» **Supplied information**:
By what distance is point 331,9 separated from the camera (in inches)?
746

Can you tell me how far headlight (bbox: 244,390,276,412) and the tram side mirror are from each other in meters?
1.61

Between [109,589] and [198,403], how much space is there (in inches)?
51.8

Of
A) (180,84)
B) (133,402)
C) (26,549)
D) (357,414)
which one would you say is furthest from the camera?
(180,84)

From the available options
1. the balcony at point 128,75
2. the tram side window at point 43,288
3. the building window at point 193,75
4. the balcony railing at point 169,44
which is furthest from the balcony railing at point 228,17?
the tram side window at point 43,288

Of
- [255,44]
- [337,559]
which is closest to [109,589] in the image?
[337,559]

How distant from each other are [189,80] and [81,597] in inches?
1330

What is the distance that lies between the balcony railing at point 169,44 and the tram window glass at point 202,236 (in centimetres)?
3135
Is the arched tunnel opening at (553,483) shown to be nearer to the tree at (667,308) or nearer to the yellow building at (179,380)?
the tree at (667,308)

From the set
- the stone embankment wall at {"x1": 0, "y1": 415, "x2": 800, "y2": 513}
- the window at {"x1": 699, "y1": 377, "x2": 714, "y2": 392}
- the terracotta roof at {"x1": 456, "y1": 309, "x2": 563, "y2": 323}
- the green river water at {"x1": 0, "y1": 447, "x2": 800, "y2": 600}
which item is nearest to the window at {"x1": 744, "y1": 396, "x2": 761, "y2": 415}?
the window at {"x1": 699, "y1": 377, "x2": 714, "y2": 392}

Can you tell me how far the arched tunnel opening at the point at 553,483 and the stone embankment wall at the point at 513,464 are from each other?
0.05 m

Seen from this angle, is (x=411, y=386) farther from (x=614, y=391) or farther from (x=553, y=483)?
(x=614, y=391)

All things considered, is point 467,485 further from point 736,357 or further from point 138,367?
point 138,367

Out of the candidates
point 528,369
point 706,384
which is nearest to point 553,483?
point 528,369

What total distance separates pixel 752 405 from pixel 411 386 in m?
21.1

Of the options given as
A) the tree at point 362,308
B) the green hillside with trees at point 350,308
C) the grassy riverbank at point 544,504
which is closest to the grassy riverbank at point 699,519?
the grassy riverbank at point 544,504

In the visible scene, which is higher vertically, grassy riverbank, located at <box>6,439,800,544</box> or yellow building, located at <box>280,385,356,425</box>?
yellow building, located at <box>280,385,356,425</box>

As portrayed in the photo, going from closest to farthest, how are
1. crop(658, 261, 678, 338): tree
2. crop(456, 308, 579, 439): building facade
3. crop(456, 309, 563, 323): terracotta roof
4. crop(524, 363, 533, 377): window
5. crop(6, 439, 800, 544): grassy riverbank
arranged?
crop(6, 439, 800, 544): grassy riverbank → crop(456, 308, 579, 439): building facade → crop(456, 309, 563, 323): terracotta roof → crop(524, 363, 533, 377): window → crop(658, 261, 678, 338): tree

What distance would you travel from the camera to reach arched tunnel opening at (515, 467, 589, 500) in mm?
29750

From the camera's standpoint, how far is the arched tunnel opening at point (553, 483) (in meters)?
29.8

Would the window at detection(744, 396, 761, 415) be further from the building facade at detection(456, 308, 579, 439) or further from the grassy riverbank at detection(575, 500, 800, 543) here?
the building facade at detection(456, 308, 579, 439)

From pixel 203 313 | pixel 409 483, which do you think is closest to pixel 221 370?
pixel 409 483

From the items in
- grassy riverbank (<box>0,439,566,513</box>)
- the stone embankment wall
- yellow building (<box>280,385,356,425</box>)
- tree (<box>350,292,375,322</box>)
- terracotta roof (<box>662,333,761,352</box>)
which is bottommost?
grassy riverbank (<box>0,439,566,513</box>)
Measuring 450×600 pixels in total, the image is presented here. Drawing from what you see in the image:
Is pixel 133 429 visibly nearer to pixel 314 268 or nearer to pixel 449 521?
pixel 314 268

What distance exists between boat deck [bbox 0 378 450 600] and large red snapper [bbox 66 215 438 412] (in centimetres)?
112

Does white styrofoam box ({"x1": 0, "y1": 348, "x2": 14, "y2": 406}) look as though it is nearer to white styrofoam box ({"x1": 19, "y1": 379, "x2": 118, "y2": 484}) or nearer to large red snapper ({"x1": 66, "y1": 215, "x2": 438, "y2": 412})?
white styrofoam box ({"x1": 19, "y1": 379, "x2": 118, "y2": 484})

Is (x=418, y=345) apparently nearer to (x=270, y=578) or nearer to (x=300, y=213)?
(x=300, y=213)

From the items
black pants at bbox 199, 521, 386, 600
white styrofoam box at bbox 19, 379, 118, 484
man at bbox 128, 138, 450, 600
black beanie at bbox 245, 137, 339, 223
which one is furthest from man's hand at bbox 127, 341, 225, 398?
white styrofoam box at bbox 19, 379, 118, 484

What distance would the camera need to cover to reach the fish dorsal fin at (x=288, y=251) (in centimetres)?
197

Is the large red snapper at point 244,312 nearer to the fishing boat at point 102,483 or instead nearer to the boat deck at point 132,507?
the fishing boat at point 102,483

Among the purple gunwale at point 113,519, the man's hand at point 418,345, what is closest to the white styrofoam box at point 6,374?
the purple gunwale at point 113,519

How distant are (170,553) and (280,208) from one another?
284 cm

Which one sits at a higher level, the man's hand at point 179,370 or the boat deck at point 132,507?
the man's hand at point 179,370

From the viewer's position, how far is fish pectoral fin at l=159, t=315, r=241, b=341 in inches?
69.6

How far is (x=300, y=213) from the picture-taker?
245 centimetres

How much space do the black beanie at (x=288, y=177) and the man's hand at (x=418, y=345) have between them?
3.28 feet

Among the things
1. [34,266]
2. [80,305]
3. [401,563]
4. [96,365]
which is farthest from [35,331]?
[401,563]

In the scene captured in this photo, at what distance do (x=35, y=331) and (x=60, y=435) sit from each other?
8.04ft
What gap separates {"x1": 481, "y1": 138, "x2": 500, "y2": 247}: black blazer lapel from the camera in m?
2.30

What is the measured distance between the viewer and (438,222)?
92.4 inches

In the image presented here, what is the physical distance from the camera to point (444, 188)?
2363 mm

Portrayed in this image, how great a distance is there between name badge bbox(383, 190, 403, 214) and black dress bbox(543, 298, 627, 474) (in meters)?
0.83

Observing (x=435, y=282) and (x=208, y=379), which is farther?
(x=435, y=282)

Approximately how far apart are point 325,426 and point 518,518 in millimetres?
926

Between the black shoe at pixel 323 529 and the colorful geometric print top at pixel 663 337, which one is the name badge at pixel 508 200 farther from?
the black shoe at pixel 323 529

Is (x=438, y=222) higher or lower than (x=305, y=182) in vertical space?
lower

» **Problem description**: Copy out the data word for word, from the line containing "Observing (x=435, y=282)" down to the last line of the data, including both ends.

» **Complete output**:
Observing (x=435, y=282) and (x=208, y=379), which is farther?
(x=435, y=282)

Approximately how far apart are point 325,426 and point 518,518 in millimetres?
926

Between the black shoe at pixel 323 529 and the colorful geometric print top at pixel 663 337, which one is the name badge at pixel 508 200 farther from?
the black shoe at pixel 323 529

Is (x=438, y=222) higher or lower than (x=305, y=182) in vertical space?
lower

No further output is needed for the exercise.